> **Exercise brief**
Please pick out every line below that contains the word "left" and copy each of those lines. Letter case counts.

Records
──────────────────────────────
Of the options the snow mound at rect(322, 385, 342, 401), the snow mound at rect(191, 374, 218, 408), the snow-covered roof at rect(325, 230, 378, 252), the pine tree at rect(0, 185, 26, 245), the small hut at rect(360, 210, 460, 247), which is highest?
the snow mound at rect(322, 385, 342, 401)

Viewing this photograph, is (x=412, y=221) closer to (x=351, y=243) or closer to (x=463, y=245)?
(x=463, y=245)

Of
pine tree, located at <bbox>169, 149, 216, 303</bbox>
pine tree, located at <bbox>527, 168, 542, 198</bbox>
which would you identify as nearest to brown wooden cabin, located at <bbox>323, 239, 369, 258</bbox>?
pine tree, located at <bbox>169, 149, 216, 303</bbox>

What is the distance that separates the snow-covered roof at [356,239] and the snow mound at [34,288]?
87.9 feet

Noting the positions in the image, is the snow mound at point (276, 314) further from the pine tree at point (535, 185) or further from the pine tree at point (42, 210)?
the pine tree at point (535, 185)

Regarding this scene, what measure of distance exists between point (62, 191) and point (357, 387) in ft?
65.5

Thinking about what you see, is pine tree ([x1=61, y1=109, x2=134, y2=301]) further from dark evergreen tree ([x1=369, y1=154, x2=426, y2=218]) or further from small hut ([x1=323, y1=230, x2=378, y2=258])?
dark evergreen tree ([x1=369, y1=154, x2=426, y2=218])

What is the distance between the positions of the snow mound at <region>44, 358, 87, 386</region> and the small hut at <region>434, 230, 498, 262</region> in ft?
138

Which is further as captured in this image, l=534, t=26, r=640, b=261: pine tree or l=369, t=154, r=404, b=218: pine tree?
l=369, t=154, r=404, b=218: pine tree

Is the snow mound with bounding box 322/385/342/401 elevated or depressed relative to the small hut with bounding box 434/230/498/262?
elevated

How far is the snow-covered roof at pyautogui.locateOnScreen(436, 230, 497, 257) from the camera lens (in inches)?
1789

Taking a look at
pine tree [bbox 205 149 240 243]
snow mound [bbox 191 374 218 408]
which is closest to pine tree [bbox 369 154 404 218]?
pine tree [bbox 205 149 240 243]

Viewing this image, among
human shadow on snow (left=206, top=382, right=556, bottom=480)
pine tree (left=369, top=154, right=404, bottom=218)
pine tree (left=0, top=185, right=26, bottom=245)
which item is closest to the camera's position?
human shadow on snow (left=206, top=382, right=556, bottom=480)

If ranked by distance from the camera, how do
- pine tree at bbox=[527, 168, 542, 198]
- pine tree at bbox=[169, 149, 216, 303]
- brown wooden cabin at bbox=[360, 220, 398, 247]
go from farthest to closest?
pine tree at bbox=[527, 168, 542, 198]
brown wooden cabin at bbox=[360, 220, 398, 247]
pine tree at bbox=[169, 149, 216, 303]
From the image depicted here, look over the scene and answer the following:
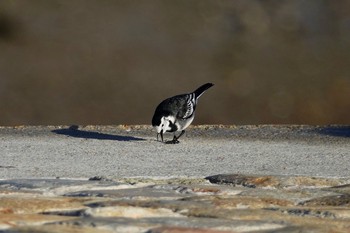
──────────────────────────────
> **Output of the task**
human shadow on snow (left=206, top=382, right=556, bottom=480)
pine tree (left=369, top=154, right=404, bottom=218)
pine tree (left=0, top=185, right=26, bottom=245)
human shadow on snow (left=206, top=382, right=556, bottom=480)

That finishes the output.